> **EXERCISE INPUT**
•••

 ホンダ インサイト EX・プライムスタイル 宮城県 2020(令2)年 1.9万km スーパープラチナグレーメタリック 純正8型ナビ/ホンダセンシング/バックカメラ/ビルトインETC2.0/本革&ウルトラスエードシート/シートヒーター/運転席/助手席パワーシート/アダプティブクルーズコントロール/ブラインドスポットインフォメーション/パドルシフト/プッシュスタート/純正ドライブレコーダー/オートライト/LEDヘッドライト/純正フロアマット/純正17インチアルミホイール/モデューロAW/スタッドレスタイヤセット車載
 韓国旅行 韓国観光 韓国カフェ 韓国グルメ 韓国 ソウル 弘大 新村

•••

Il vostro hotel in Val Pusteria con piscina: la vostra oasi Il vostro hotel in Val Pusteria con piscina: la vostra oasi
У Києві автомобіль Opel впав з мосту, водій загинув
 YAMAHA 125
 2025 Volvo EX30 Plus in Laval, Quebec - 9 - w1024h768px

•••

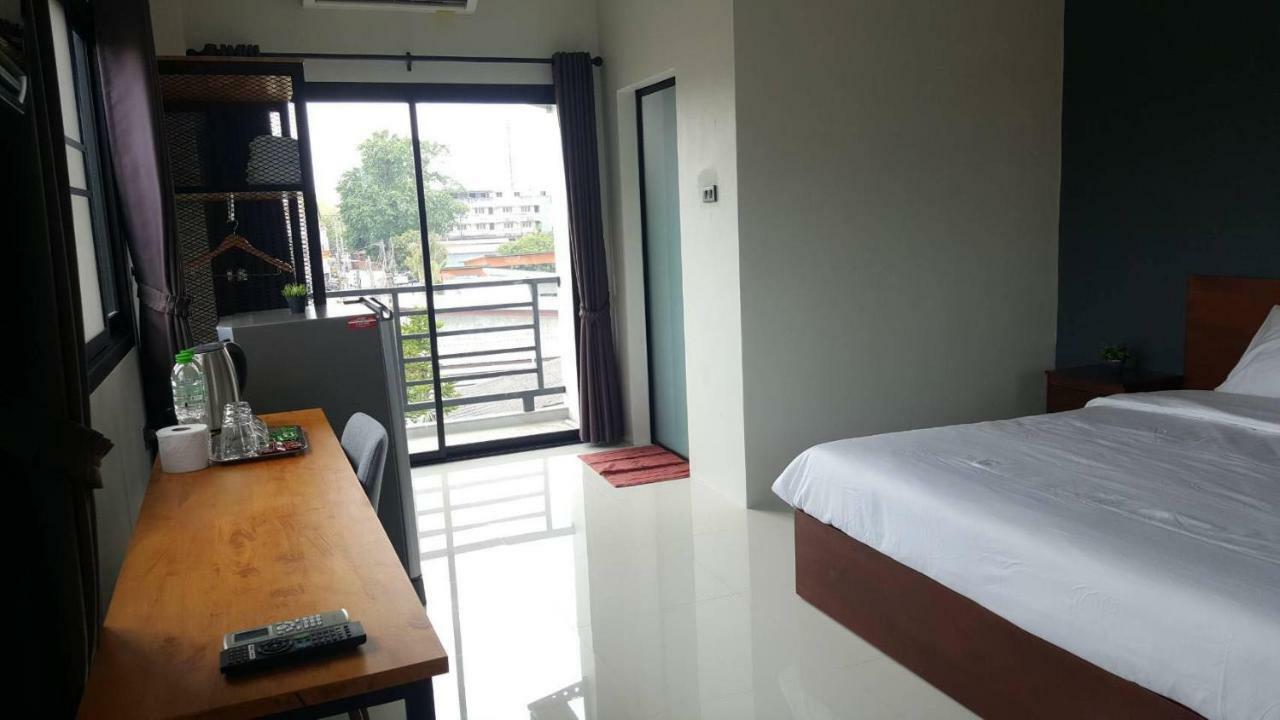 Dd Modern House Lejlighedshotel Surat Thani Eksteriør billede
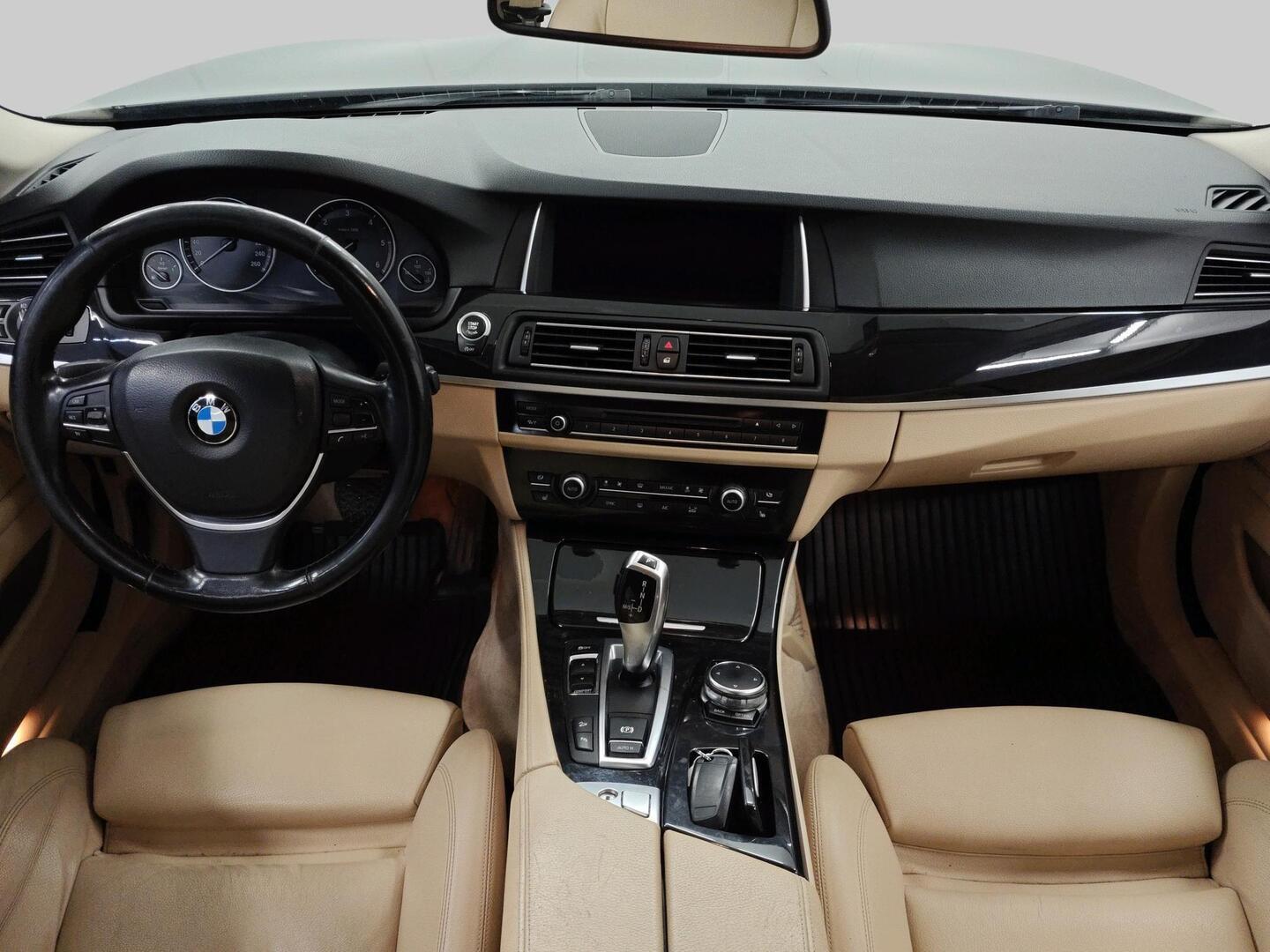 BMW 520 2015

•••

> **YOUR TASK**
The required output is the stretch of entries above from the line containing "vostra oasi Il" through the line containing "2025 Volvo EX30", reproduced exactly.

> **ANSWER**
Il vostro hotel in Val Pusteria con piscina: la vostra oasi Il vostro hotel in Val Pusteria con piscina: la vostra oasi
У Києві автомобіль Opel впав з мосту, водій загинув
 YAMAHA 125
 2025 Volvo EX30 Plus in Laval, Quebec - 9 - w1024h768px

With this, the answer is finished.